Message Journal not being processed

Hi Everyone,

Like the title says, my message journal does fillup during peak usage which is normal. When there is minimal usage, I see almost no messages being processed by the configured pipelines and the journal message count keeps increasing against the low and slow stream of messages.

I don’t see any errors or anything unusual both in graylog and elasticsearch logs. The process,input and output buffers are all at 0% usage but the disk journal continues to increase with 116,636,921 plus unprocessed messages.

My message journal settings are below, is this sane?

message_journal_max_age = 48h
message_journal_max_size = 40gb

message_journal_flush_age = 1m
#message_journal_flush_interval = 1000000
message_journal_segment_age = 1m
message_journal_segment_size = 100mb

Made sure that message processing hasn’t be paused by mistake?

you should also check you elasticsearch, and the connection between the GL and ES

message processing was not paused,however I found it paused this morning once it hit 100% utilization.
I’ve decided to purge the message journal so I don’t end up losing more logs. The ES cluster is healthy/green with no unassigned shards or log messages. I did recently double the core count on the node,but I did not increase shards for the high-volume index-sets (which I’ve since done, and rotated the active write index).

For volume context, I normally see 5-800 messages/sec on off-hours. normal business day means 2-5k messages/sec with unpredictable bursts of up to 50K messages/sec that can last an hour!

I have a one-node setup currently with the ES server and graylog sharing resources (this is temporary and might change after proving the concept a bit more). Graylog-server has 4GB while ES has 8GB main-memory.

Any tips are appreciated.

Check the in/out massages number at the right top on your web UI.
Maybe your graylog/elastic can’t handle this amount of message.
How many CPU core do you have in GL and ES servers?
Check you processor settings in GL’s server.conf.
My GL servers can handle 20kEPS/node with 8core, 16 GB MEM. At the ES site… I have enough resource… It’s with default settings.

I can suggest some tests…
Pause the processing, disable input messages, and resume processing. Check you output max rate without any incomeing messages. After repeat is with incomeing messages. Or send some more messages at off-hours. Try to increase you message rate to 1kEPS,5k,10k… Check where do you see any limit where the yournal goes up.
Also System-nodes-your GL node. You will find 3 buffers, which ones goes full? If the output your ES can’t handle the traffic, and it cause full processor buffer also.
If just the processor buffer, your GL can’t handle it.
If you have GL perf. problem, you can check your stream rules’, and pipeline rules’ performace…

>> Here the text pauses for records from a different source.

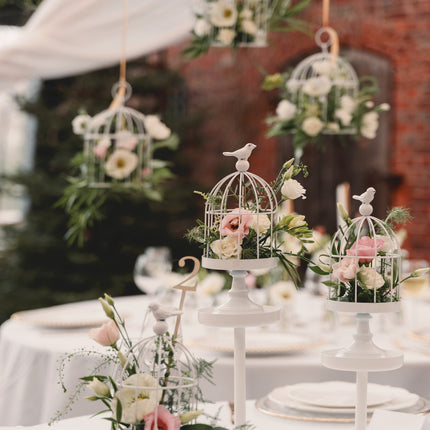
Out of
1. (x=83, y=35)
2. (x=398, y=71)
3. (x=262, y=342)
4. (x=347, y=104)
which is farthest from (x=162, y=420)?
(x=398, y=71)

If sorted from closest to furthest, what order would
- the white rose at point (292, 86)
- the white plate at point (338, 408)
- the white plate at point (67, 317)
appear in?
the white plate at point (338, 408), the white plate at point (67, 317), the white rose at point (292, 86)

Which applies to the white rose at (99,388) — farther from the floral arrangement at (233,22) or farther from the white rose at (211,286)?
the floral arrangement at (233,22)

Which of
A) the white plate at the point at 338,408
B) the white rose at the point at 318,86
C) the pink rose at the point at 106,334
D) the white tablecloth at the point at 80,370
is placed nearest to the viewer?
the pink rose at the point at 106,334

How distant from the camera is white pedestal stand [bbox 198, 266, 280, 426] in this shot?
1.38 meters

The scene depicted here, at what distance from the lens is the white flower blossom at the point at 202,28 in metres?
2.74

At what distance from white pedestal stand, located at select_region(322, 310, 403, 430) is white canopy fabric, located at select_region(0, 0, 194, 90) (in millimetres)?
2206

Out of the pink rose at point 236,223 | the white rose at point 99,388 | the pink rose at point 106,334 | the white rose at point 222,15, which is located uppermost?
the white rose at point 222,15

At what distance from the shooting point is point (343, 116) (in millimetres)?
2689

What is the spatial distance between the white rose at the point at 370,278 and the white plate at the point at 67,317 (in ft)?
4.45

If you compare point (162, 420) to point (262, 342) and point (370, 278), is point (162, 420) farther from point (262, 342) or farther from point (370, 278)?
point (262, 342)

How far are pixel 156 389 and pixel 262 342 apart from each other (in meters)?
1.28

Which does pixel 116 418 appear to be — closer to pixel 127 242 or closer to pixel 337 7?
pixel 127 242

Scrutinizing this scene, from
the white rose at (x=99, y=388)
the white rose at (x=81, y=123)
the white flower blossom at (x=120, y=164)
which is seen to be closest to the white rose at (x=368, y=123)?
the white flower blossom at (x=120, y=164)

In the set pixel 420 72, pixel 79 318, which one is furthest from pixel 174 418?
pixel 420 72
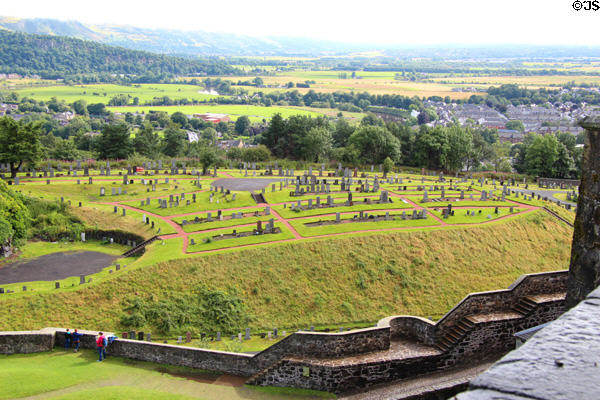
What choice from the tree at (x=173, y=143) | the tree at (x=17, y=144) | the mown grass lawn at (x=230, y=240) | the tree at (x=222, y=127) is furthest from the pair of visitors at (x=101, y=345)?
the tree at (x=222, y=127)

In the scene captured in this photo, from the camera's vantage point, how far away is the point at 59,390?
19141mm

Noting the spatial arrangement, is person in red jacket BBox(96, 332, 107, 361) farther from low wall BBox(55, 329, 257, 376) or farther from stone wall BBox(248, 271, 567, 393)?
stone wall BBox(248, 271, 567, 393)

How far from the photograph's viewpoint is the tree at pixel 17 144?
183 feet

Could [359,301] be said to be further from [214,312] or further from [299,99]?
[299,99]

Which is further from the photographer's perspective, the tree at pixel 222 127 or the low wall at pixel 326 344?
the tree at pixel 222 127

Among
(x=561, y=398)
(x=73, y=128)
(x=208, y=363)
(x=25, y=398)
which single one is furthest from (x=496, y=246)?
(x=73, y=128)

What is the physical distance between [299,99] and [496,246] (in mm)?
160673

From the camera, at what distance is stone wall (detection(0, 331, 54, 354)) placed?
76.3ft

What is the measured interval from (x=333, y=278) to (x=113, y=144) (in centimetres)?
4803

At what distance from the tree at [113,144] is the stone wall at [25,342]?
54.2 meters

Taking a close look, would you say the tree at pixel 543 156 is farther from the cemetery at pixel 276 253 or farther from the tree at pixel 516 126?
the tree at pixel 516 126

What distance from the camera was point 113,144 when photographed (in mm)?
75062

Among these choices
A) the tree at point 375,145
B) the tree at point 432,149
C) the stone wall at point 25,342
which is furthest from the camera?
the tree at point 432,149

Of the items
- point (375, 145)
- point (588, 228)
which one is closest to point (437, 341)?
point (588, 228)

Thank you for the response.

I have 8 cores and 16GB memory. I timed and tuned some of the regexes in the extractors and rules and started dropping some of the top talkers that don’t need to be logged. I was still seeing the journal being over used significantly so I doubled the size of the internal ring buffers and to my surprise it has been very stable all day today. even with 30-40K events per second (averages around 300K/min ,peak 350K/min) the journal isn’t seeing more than 1% usage with a 80GB journal.

it might be due to the type of traffic I see today, I will continue monitoring it and see if it starts getting clogged again.

Thank you very much.

If your Journal is filling up, it means your processing can’t keep up. If you processing can’t keep up it’s because you either don’t have enough CPUs or you have poorly performing message processing due to extractors or pipeline rules, or both. Increasing the journal size will only buffer more messages, which in some cases may be enough because it will get your through spikes in volume, but for extended spikes, your will eventually start flushing the journal and thus lose data anyway.

If your process buffer is full, but your output empty and the journal is filling up, it’s not Elasticsearch that’s the problem. You are hitting a limit with your compute. you can add more CPUs, add more nodes, or tune the processors to better handle the load. with 8 CPUs, I would set the process buffer to output buffer ratio to 6 and 2 or 7 and 1, output doesn’t need alot unless you are seeing the output buffer filling up.

Also make sure your extractors are running in the single digit micro second range. low double digit is also acceptable in most cases. if you are running some extractors in the 100s or 1000s of micro seconds. They are the cause of your slowness and need to be deleted or recreated.

another thing you can do to help is increase your Java heap size. By default it’s 1GB. bump it up slowly, but increasing it from 1GB will help.